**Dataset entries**
____

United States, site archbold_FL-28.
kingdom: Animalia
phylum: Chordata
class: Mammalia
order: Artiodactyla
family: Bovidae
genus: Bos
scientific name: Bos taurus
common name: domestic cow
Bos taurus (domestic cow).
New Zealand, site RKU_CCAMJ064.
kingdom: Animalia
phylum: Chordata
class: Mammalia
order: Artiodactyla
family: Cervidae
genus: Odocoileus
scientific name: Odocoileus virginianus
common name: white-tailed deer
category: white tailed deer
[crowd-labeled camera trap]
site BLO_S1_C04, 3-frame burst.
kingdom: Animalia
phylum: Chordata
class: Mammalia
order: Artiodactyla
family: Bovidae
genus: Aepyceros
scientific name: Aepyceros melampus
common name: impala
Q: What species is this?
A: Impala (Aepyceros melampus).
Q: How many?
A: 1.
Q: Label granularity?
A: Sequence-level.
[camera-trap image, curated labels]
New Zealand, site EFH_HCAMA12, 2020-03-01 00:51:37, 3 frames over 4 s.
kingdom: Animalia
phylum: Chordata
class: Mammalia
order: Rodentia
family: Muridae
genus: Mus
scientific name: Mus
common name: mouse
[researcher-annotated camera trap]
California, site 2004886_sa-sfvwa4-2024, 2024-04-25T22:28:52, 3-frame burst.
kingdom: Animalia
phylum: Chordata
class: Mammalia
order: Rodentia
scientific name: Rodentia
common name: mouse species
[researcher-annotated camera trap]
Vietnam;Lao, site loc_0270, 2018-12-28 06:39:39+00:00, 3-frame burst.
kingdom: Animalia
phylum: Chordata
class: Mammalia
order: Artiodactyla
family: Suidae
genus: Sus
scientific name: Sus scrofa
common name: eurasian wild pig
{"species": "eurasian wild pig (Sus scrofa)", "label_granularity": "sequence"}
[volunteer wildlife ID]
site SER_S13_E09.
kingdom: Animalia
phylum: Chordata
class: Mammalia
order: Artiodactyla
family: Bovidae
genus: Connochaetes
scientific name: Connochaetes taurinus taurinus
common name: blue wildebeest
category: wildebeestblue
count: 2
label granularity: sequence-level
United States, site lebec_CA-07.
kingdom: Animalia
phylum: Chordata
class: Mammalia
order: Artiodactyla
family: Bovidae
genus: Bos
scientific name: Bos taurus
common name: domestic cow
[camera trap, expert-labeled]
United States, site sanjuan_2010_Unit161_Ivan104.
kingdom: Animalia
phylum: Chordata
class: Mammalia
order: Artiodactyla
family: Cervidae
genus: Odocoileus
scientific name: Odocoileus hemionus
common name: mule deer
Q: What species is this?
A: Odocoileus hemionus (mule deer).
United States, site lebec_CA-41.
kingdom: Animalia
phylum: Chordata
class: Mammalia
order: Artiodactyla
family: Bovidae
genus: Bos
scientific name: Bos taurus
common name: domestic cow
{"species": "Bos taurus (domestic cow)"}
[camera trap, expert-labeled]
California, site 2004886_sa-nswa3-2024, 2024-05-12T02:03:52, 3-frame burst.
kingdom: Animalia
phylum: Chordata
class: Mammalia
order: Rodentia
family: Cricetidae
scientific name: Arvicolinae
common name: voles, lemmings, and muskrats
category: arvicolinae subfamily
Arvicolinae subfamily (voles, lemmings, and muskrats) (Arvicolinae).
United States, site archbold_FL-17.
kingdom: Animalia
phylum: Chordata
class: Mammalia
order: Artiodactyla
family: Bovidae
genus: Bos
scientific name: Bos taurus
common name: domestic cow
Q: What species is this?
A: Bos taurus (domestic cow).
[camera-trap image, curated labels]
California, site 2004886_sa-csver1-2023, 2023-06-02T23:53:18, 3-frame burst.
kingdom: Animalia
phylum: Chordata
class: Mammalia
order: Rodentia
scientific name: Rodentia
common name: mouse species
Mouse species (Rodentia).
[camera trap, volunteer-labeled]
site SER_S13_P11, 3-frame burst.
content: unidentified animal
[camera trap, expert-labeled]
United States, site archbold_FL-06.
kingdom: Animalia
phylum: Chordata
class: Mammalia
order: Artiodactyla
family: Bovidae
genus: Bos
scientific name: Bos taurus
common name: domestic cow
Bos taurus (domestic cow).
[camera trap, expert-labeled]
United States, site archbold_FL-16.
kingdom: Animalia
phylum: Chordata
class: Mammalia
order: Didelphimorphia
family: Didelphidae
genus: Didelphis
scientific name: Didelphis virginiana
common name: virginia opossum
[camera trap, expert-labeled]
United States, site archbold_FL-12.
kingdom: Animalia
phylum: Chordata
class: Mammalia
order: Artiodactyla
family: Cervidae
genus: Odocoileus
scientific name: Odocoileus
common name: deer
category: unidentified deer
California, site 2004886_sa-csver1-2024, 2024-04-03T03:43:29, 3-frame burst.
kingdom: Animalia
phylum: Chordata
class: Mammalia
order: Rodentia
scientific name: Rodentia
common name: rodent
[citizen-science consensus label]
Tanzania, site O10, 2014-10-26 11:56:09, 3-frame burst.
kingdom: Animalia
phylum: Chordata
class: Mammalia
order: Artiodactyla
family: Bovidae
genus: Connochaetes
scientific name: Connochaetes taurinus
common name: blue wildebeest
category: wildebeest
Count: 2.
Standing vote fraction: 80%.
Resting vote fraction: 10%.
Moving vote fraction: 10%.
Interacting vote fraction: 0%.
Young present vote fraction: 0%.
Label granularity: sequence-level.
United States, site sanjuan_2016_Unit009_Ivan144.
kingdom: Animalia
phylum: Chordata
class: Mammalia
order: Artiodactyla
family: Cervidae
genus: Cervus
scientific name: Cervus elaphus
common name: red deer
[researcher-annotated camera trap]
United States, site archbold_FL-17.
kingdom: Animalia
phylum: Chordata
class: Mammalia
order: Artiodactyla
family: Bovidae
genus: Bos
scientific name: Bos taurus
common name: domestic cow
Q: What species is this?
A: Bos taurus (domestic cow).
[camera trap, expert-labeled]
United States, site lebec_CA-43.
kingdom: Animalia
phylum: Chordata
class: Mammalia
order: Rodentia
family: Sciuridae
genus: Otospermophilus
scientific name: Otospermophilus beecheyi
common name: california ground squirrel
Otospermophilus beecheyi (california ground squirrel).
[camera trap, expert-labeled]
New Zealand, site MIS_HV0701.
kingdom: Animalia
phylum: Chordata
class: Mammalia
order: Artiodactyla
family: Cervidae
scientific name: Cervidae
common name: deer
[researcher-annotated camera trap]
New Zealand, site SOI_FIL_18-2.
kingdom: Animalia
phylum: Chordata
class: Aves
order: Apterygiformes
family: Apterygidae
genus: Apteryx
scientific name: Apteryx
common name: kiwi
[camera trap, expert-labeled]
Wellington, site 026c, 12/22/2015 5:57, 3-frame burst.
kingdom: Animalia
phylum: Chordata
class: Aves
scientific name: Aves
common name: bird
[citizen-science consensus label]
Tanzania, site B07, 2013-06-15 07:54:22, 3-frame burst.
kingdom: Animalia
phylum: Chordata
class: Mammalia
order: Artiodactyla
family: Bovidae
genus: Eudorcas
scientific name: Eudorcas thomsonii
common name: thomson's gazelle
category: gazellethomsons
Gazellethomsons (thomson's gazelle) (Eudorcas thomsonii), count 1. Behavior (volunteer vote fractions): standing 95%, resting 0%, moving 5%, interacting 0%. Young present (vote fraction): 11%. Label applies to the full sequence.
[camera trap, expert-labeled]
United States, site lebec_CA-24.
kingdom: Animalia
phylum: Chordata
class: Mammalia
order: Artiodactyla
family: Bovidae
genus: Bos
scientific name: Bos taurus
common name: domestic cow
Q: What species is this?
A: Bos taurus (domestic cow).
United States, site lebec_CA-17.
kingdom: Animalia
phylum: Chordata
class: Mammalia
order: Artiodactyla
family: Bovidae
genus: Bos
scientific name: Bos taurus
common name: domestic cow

____

**What to work on**
Each line above should be output exactly as written.

**Solution for this problem**
United States, site archbold_FL-28.
kingdom: Animalia
phylum: Chordata
class: Mammalia
order: Artiodactyla
family: Bovidae
genus: Bos
scientific name: Bos taurus
common name: domestic cow
Bos taurus (domestic cow).
New Zealand, site RKU_CCAMJ064.
kingdom: Animalia
phylum: Chordata
class: Mammalia
order: Artiodactyla
family: Cervidae
genus: Odocoileus
scientific name: Odocoileus virginianus
common name: white-tailed deer
category: white tailed deer
[crowd-labeled camera trap]
site BLO_S1_C04, 3-frame burst.
kingdom: Animalia
phylum: Chordata
class: Mammalia
order: Artiodactyla
family: Bovidae
genus: Aepyceros
scientific name: Aepyceros melampus
common name: impala
Q: What species is this?
A: Impala (Aepyceros melampus).
Q: How many?
A: 1.
Q: Label granularity?
A: Sequence-level.
[camera-trap image, curated labels]
New Zealand, site EFH_HCAMA12, 2020-03-01 00:51:37, 3 frames over 4 s.
kingdom: Animalia
phylum: Chordata
class: Mammalia
order: Rodentia
family: Muridae
genus: Mus
scientific name: Mus
common name: mouse
[researcher-annotated camera trap]
California, site 2004886_sa-sfvwa4-2024, 2024-04-25T22:28:52, 3-frame burst.
kingdom: Animalia
phylum: Chordata
class: Mammalia
order: Rodentia
scientific name: Rodentia
common name: mouse species
[researcher-annotated camera trap]
Vietnam;Lao, site loc_0270, 2018-12-28 06:39:39+00:00, 3-frame burst.
kingdom: Animalia
phylum: Chordata
class: Mammalia
order: Artiodactyla
family: Suidae
genus: Sus
scientific name: Sus scrofa
common name: eurasian wild pig
{"species": "eurasian wild pig (Sus scrofa)", "label_granularity": "sequence"}
[volunteer wildlife ID]
site SER_S13_E09.
kingdom: Animalia
phylum: Chordata
class: Mammalia
order: Artiodactyla
family: Bovidae
genus: Connochaetes
scientific name: Connochaetes taurinus taurinus
common name: blue wildebeest
category: wildebeestblue
count: 2
label granularity: sequence-level
United States, site lebec_CA-07.
kingdom: Animalia
phylum: Chordata
class: Mammalia
order: Artiodactyla
family: Bovidae
genus: Bos
scientific name: Bos taurus
common name: domestic cow
[camera trap, expert-labeled]
United States, site sanjuan_2010_Unit161_Ivan104.
kingdom: Animalia
phylum: Chordata
class: Mammalia
order: Artiodactyla
family: Cervidae
genus: Odocoileus
scientific name: Odocoileus hemionus
common name: mule deer
Q: What species is this?
A: Odocoileus hemionus (mule deer).
United States, site lebec_CA-41.
kingdom: Animalia
phylum: Chordata
class: Mammalia
order: Artiodactyla
family: Bovidae
genus: Bos
scientific name: Bos taurus
common name: domestic cow
{"species": "Bos taurus (domestic cow)"}
[camera trap, expert-labeled]
California, site 2004886_sa-nswa3-2024, 2024-05-12T02:03:52, 3-frame burst.
kingdom: Animalia
phylum: Chordata
class: Mammalia
order: Rodentia
family: Cricetidae
scientific name: Arvicolinae
common name: voles, lemmings, and muskrats
category: arvicolinae subfamily
Arvicolinae subfamily (voles, lemmings, and muskrats) (Arvicolinae).
United States, site archbold_FL-17.
kingdom: Animalia
phylum: Chordata
class: Mammalia
order: Artiodactyla
family: Bovidae
genus: Bos
scientific name: Bos taurus
common name: domestic cow
Q: What species is this?
A: Bos taurus (domestic cow).
[camera-trap image, curated labels]
California, site 2004886_sa-csver1-2023, 2023-06-02T23:53:18, 3-frame burst.
kingdom: Animalia
phylum: Chordata
class: Mammalia
order: Rodentia
scientific name: Rodentia
common name: mouse species
Mouse species (Rodentia).
[camera trap, volunteer-labeled]
site SER_S13_P11, 3-frame burst.
content: unidentified animal
[camera trap, expert-labeled]
United States, site archbold_FL-06.
kingdom: Animalia
phylum: Chordata
class: Mammalia
order: Artiodactyla
family: Bovidae
genus: Bos
scientific name: Bos taurus
common name: domestic cow
Bos taurus (domestic cow).
[camera trap, expert-labeled]
United States, site archbold_FL-16.
kingdom: Animalia
phylum: Chordata
class: Mammalia
order: Didelphimorphia
family: Didelphidae
genus: Didelphis
scientific name: Didelphis virginiana
common name: virginia opossum
[camera trap, expert-labeled]
United States, site archbold_FL-12.
kingdom: Animalia
phylum: Chordata
class: Mammalia
order: Artiodactyla
family: Cervidae
genus: Odocoileus
scientific name: Odocoileus
common name: deer
category: unidentified deer
California, site 2004886_sa-csver1-2024, 2024-04-03T03:43:29, 3-frame burst.
kingdom: Animalia
phylum: Chordata
class: Mammalia
order: Rodentia
scientific name: Rodentia
common name: rodent
[citizen-science consensus label]
Tanzania, site O10, 2014-10-26 11:56:09, 3-frame burst.
kingdom: Animalia
phylum: Chordata
class: Mammalia
order: Artiodactyla
family: Bovidae
genus: Connochaetes
scientific name: Connochaetes taurinus
common name: blue wildebeest
category: wildebeest
Count: 2.
Standing vote fraction: 80%.
Resting vote fraction: 10%.
Moving vote fraction: 10%.
Interacting vote fraction: 0%.
Young present vote fraction: 0%.
Label granularity: sequence-level.
United States, site sanjuan_2016_Unit009_Ivan144.
kingdom: Animalia
phylum: Chordata
class: Mammalia
order: Artiodactyla
family: Cervidae
genus: Cervus
scientific name: Cervus elaphus
common name: red deer
[researcher-annotated camera trap]
United States, site archbold_FL-17.
kingdom: Animalia
phylum: Chordata
class: Mammalia
order: Artiodactyla
family: Bovidae
genus: Bos
scientific name: Bos taurus
common name: domestic cow
Q: What species is this?
A: Bos taurus (domestic cow).
[camera trap, expert-labeled]
United States, site lebec_CA-43.
kingdom: Animalia
phylum: Chordata
class: Mammalia
order: Rodentia
family: Sciuridae
genus: Otospermophilus
scientific name: Otospermophilus beecheyi
common name: california ground squirrel
Otospermophilus beecheyi (california ground squirrel).
[camera trap, expert-labeled]
New Zealand, site MIS_HV0701.
kingdom: Animalia
phylum: Chordata
class: Mammalia
order: Artiodactyla
family: Cervidae
scientific name: Cervidae
common name: deer
[researcher-annotated camera trap]
New Zealand, site SOI_FIL_18-2.
kingdom: Animalia
phylum: Chordata
class: Aves
order: Apterygiformes
family: Apterygidae
genus: Apteryx
scientific name: Apteryx
common name: kiwi
[camera trap, expert-labeled]
Wellington, site 026c, 12/22/2015 5:57, 3-frame burst.
kingdom: Animalia
phylum: Chordata
class: Aves
scientific name: Aves
common name: bird
[citizen-science consensus label]
Tanzania, site B07, 2013-06-15 07:54:22, 3-frame burst.
kingdom: Animalia
phylum: Chordata
class: Mammalia
order: Artiodactyla
family: Bovidae
genus: Eudorcas
scientific name: Eudorcas thomsonii
common name: thomson's gazelle
category: gazellethomsons
Gazellethomsons (thomson's gazelle) (Eudorcas thomsonii), count 1. Behavior (volunteer vote fractions): standing 95%, resting 0%, moving 5%, interacting 0%. Young present (vote fraction): 11%. Label applies to the full sequence.
[camera trap, expert-labeled]
United States, site lebec_CA-24.
kingdom: Animalia
phylum: Chordata
class: Mammalia
order: Artiodactyla
family: Bovidae
genus: Bos
scientific name: Bos taurus
common name: domestic cow
Q: What species is this?
A: Bos taurus (domestic cow).
United States, site lebec_CA-17.
kingdom: Animalia
phylum: Chordata
class: Mammalia
order: Artiodactyla
family: Bovidae
genus: Bos
scientific name: Bos taurus
common name: domestic cow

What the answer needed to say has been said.